Now let the corners be rounded; each "corner" is an arc of a circle of radius r. If r grows to 1/[2*tan(pi/N)], the figure becomes a complete circle, with an area/perimeter ratio of 1/[4*tan(pi/N)].
Find r to maximize the area/perimeter ratio.
(It might be easier to start with small values of N, and see if a pattern emerges.)

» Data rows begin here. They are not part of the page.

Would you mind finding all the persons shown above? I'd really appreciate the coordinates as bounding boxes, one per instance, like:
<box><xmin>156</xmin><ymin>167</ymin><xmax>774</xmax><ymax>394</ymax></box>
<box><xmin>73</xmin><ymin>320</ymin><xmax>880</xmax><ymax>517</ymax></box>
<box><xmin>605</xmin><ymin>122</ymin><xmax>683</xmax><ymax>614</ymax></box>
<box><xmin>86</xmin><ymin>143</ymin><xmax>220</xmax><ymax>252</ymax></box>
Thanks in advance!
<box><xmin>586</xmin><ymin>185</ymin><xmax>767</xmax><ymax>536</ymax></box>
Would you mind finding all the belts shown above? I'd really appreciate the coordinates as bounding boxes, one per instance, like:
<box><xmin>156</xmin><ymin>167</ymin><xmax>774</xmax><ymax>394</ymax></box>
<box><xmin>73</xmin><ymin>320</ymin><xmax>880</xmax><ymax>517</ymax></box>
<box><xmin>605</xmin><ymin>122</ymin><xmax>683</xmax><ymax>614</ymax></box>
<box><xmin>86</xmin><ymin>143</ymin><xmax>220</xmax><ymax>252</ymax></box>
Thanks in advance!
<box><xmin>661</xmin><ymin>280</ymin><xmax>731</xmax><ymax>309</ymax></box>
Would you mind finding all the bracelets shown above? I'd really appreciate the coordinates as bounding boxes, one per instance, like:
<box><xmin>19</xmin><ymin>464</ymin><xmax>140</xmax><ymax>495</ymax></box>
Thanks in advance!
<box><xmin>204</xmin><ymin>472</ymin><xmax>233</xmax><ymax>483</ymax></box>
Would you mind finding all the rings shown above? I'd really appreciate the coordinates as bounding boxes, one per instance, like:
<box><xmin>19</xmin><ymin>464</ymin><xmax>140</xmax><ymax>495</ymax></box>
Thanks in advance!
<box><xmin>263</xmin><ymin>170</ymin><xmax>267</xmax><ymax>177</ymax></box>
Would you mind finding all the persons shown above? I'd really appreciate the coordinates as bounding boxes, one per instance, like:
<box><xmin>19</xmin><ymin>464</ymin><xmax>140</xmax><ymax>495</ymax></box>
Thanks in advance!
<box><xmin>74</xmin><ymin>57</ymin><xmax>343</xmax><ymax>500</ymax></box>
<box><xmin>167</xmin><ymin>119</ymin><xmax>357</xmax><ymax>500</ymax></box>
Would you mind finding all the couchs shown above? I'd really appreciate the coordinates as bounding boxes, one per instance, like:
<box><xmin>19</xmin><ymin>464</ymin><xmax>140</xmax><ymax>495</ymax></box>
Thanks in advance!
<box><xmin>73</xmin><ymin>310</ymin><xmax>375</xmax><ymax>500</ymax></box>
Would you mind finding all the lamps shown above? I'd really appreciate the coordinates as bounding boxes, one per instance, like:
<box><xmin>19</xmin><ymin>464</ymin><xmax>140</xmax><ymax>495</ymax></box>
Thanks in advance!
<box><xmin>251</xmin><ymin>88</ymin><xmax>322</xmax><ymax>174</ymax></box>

Source: Extension of previous puzzle.
Phillipe Fondanaiche sent:
Area A=N/(4xtan(pi/N)) - Nxr^2xtan(pi/N) + pixr^2 Perimeter P=N - 2xNxrxtan(pi/N) + 2xpixr A/P maximized for r = (N-sqr(Nxpixtan(pi/N)) / 2x(Nxtan(pi/N) - pi)Volkov Igor sent the following:
Let's divide a regular polygon with N sides into N isosceles triangles (each triangle has one vertex into the center of polygon and two others into two consecutive vertices of contour). Consider one of that N triangles. If we draw an arc of a circle of radius r then in the point where side and arc intersect, the tangent to arc coincides with the tangent to side of triangle. So in this point the radius is perpendicular to the side of triangle. We get a triangle with angles a=Pi/2, b=Pi/N, and c=Pi(1/2-1/N). Triangle area is equal to 0.5*r^2*tan(Pi/N). Area of sector under the arc is Pi*r^2/(2N). Finally A/P(r)=[1/(4*tan(Pi/N))-r^2*(tan(Pi/N)-Pi/N)]/[1-2*r*(tan(Pi/N)-Pi/N)] Denote Pi/N as b. After differentiating and the setting the result equal to zero we get r1=-0.5*(tan(b)-sqrt(tan(b)*b))/(tan(b)*(-tan(b)+b)); r2=-0.5*(tan(b)+sqrt(tan(b)*b))/(tan(b)*(-tan(b)+b)); If we get the second derivative on r we receive d^2[A/P]/dr^2 = 2*tan(b)*(-tan(b)+b)/sqrt(tan(b)*b)<0 if r=r1 d^2[A/P]/dr^2 =-2*tan(b)*(-tan(b)+b)/sqrt(tan(b)*b)>0 if r=r2 So the correct answer is r=-0.5*(tan(Pi/N)-sqrt(tan(Pi/N)*Pi/N))/(tan(Pi/N)*(-tan(Pi/N)+Pi/N))Nick Baxter sent:
r = .5 / ( tan(pi/n) + sqrt(pi*tan(pi/n)/n) ) Area and perimeter are functions of r. Find r such that P*dA = A*dP. The formulas are not practical for text email.